Here we are looking at the Hosmer and Lemeshow low birthweight data again. Fit a logistic regression model in which the response variable is the low birthweight indicator (low) and the covariates are: the age variable (age), the last weight variable (lwt), a dummy variable for African American individuals, a dummy variable for individuals who are neither white nor African American, the smoking indicator (smoke), and the indicator of uterine irritability (UI). For the purpose of this exercise, allow age and lwt to enter the linear predictor directly in a linear fashion, i.e, don't transform age and lwt.
a) Conduct a likelihood ratio test in which the null hypothesis is that the coefficients on smoke and ui are jointly equal to 0. Provide details of how you conducted the test. Report the results and explain what they mean.
b) Conduct a Wald test in which the null hypothesis is that the coefficient on the African American dummy is equal to the coefficient on the dummy for individuals who are neither African American nor white. Note that the null here is not necessarily that coefficients are both equal to 0-- only that they are equal to each other. Provide details of how you conducted the test. Report the results and explain what they mean.
c) Explain how you would construct a Wald test of the null hypothesis that three coefficients are simultaneously equal to each other, but not necessarily equal to 0.

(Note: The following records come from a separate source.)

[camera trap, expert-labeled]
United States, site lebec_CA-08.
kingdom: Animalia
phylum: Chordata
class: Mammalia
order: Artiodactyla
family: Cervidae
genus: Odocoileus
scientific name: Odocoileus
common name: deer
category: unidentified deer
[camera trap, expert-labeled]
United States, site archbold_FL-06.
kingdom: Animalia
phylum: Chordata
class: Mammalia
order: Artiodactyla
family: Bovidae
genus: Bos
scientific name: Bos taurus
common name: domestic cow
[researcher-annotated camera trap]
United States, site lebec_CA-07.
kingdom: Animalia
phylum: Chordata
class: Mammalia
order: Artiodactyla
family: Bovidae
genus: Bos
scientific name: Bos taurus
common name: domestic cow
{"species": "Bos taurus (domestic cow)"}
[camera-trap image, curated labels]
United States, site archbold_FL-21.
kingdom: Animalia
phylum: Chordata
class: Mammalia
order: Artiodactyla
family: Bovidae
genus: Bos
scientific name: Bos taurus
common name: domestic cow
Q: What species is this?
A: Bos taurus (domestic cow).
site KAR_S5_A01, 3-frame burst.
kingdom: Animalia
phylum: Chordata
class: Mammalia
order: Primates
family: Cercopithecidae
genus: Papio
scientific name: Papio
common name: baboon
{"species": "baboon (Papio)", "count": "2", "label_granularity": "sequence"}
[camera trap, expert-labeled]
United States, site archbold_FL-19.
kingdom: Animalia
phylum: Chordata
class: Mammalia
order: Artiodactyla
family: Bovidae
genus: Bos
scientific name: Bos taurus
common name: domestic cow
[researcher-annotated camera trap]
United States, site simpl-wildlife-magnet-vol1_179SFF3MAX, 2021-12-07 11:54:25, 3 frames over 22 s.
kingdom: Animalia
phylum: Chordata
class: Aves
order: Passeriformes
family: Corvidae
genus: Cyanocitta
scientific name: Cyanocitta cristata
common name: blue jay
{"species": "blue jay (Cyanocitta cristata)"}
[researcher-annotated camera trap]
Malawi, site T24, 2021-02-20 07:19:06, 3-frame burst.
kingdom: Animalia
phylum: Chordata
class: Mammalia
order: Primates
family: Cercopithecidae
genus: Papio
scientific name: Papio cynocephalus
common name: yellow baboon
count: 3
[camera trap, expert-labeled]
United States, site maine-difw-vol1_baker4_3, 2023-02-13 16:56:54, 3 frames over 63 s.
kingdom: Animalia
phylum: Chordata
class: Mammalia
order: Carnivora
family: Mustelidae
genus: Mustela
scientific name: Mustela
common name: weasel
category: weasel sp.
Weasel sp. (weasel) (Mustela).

Here we are examining survey data that look at the self-reported expected voting behavior, issue positions, and demographic characteristics of a random sample of American voters. These data are from the 1996 American National Election Study and are provided at the bottom of this page.
Your task is to determine an appropriate model or models for a citizen's voting decision. You have a great deal of freedom here. The only constraint is that the vote variable must be the response variable. With that in mind, what goes on the right hand side is completely up to you. Bear in mind that your models should be interpretable and should have good explanatory power.
Justify and explain your decisions regarding any variable transformations and which variables you ended up including in your model(s).
Write up the results, paying special attention to substantive interpretation of the results. Include graphs of key quantities such as predicted probabilities as appropriate. What are these results telling us about voting behavior in the US? Are the results in line with your prior opinions about American voting behavior? Any surprises? What are the effects of key variables on the probability of voting for Dole vs. Clinton? Are there any variables that have an especially strong effect?